*Instruction:*
Can you put each line of the rows, from the line containing "How much distance" through the end of the rows, into a Markdown table with the columns No. and Line, numbering the lines and skipping blank ones?

--- start ---

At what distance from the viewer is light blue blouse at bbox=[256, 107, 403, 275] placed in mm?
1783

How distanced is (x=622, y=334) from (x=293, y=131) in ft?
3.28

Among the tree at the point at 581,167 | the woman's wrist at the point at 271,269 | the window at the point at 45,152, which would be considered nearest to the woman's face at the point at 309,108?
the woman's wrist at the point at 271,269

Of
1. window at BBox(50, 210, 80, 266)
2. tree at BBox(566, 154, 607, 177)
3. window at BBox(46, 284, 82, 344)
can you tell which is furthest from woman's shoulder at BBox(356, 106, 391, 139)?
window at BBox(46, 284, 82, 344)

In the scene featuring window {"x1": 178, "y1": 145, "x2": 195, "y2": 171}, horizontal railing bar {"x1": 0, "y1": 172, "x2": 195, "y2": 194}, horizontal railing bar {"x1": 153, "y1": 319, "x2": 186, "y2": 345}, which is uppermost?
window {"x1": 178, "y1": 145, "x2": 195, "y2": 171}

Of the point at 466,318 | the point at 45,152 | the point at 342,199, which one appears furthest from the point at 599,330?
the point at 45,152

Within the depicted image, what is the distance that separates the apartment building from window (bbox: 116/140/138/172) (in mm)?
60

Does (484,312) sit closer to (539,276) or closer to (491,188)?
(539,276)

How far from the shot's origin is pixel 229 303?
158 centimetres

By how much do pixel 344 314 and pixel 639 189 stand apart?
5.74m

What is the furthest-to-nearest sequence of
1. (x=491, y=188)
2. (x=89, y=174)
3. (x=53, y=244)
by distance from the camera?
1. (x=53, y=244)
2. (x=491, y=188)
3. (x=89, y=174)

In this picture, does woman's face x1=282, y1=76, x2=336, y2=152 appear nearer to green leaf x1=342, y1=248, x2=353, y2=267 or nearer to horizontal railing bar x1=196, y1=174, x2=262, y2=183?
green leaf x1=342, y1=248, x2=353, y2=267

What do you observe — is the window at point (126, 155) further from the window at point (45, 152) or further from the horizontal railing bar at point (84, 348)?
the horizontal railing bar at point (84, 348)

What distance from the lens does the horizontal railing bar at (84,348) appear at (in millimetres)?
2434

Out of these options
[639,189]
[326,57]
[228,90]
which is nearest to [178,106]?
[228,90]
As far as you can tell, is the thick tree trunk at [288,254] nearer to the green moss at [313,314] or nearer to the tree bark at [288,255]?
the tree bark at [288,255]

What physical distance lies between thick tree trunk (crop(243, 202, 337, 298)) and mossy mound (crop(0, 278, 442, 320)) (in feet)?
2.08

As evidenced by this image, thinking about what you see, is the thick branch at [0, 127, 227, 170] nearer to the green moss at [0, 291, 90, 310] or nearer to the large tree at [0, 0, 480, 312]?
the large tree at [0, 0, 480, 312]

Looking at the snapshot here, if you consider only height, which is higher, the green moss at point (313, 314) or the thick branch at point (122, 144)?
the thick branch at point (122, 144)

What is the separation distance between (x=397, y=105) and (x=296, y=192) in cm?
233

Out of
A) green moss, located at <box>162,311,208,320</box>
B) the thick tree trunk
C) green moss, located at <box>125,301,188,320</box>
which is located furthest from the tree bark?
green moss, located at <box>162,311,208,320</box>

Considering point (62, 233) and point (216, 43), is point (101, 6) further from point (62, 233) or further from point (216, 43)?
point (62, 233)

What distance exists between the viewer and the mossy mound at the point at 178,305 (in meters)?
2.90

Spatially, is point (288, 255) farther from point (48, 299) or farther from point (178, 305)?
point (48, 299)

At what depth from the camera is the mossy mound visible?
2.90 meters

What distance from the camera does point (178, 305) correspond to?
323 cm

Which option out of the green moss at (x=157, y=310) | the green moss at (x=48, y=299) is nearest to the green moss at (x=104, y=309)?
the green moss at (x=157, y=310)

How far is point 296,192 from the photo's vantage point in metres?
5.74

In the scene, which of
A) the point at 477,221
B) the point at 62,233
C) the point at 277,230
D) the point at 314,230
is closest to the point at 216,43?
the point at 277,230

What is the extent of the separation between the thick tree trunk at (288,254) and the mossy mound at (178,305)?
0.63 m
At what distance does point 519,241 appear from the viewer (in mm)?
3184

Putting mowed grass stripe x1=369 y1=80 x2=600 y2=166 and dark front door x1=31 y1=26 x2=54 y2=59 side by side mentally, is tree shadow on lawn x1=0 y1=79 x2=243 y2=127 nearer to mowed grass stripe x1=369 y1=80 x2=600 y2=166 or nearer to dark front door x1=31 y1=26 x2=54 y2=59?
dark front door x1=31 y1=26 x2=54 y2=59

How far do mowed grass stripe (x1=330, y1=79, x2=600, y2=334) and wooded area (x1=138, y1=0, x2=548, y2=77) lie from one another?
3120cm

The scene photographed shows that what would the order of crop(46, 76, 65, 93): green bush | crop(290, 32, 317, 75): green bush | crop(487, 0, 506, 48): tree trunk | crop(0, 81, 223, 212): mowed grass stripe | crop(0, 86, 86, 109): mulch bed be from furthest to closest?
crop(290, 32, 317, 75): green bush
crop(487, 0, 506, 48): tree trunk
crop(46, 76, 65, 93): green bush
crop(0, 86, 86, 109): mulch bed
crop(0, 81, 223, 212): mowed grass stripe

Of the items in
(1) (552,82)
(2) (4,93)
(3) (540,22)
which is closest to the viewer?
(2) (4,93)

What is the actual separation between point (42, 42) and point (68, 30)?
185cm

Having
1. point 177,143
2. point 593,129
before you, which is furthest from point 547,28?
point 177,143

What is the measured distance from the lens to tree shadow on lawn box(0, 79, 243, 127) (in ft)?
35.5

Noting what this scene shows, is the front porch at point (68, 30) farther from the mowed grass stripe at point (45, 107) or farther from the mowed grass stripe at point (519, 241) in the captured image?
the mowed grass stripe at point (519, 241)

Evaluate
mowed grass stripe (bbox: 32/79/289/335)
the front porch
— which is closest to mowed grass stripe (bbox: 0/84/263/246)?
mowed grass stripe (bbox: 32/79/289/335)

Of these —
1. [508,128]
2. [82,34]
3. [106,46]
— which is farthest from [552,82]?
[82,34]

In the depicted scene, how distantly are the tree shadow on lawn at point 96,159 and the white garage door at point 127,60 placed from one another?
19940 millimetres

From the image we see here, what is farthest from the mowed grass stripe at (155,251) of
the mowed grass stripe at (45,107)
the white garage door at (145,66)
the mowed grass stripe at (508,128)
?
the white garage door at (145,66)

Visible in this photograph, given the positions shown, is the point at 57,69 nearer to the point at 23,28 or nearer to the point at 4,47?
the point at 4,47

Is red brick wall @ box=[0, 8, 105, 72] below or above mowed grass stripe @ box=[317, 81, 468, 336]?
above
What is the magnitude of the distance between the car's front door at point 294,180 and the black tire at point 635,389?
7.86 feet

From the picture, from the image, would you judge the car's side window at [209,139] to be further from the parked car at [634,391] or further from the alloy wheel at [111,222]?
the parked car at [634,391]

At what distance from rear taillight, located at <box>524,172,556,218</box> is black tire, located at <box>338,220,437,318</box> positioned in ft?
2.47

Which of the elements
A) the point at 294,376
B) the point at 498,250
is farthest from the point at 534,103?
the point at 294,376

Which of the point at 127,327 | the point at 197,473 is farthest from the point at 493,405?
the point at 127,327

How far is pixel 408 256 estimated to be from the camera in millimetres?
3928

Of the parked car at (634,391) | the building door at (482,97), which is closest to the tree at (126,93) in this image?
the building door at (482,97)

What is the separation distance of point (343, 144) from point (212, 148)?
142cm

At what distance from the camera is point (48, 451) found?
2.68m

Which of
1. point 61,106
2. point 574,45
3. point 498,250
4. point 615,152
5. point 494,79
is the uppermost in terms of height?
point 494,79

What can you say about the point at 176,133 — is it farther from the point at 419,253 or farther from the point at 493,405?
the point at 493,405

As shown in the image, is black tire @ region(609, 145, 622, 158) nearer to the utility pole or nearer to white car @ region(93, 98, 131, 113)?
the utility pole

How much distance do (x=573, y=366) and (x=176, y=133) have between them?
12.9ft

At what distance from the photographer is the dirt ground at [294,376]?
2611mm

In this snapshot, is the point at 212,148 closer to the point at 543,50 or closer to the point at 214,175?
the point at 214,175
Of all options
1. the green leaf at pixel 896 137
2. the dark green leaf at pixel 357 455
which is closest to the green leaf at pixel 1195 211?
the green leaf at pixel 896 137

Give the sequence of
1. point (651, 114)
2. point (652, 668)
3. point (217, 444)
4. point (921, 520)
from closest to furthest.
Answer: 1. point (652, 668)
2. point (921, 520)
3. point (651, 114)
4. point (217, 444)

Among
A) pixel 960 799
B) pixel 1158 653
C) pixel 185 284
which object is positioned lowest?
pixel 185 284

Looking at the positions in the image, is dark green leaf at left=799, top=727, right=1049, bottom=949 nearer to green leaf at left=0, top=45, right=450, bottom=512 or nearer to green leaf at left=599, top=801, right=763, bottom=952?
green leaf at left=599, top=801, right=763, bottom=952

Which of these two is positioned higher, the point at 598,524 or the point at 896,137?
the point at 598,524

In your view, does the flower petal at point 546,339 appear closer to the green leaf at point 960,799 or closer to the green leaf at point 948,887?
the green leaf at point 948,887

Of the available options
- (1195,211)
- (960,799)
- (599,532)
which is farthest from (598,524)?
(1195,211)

--- end ---

*Written reply:*
| No. | Line |
|---|---|
| 1 | How much distance do (x=573, y=366) and (x=176, y=133) have between them? |
| 2 | 12.9ft |
| 3 | At what distance from the photographer is the dirt ground at [294,376]? |
| 4 | 2611mm |
| 5 | In this snapshot, is the point at 212,148 closer to the point at 543,50 or closer to the point at 214,175? |
| 6 | the point at 214,175 |
| 7 | Of all options |
| 8 | 1. the green leaf at pixel 896 137 |
| 9 | 2. the dark green leaf at pixel 357 455 |
| 10 | which is closest to the green leaf at pixel 1195 211? |
| 11 | the green leaf at pixel 896 137 |
| 12 | Give the sequence of |
| 13 | 1. point (651, 114) |
| 14 | 2. point (652, 668) |
| 15 | 3. point (217, 444) |
| 16 | 4. point (921, 520) |
| 17 | from closest to furthest. |
| 18 | Answer: 1. point (652, 668) |
| 19 | 2. point (921, 520) |
| 20 | 3. point (651, 114) |
| 21 | 4. point (217, 444) |
| 22 | Among |
| 23 | A) pixel 960 799 |
| 24 | B) pixel 1158 653 |
| 25 | C) pixel 185 284 |
| 26 | which object is positioned lowest? |
| 27 | pixel 185 284 |
| 28 | Looking at the positions in the image, is dark green leaf at left=799, top=727, right=1049, bottom=949 nearer to green leaf at left=0, top=45, right=450, bottom=512 or nearer to green leaf at left=599, top=801, right=763, bottom=952? |
| 29 | green leaf at left=599, top=801, right=763, bottom=952 |
| 30 | Which of these two is positioned higher, the point at 598,524 or the point at 896,137? |
| 31 | the point at 598,524 |
| 32 | In your view, does the flower petal at point 546,339 appear closer to the green leaf at point 960,799 or closer to the green leaf at point 948,887? |
| 33 | the green leaf at point 948,887 |
| 34 | Of the available options |
| 35 | - (1195,211) |
| 36 | - (960,799) |
| 37 | - (599,532) |
| 38 | which is farthest from (598,524)? |
| 39 | (1195,211) |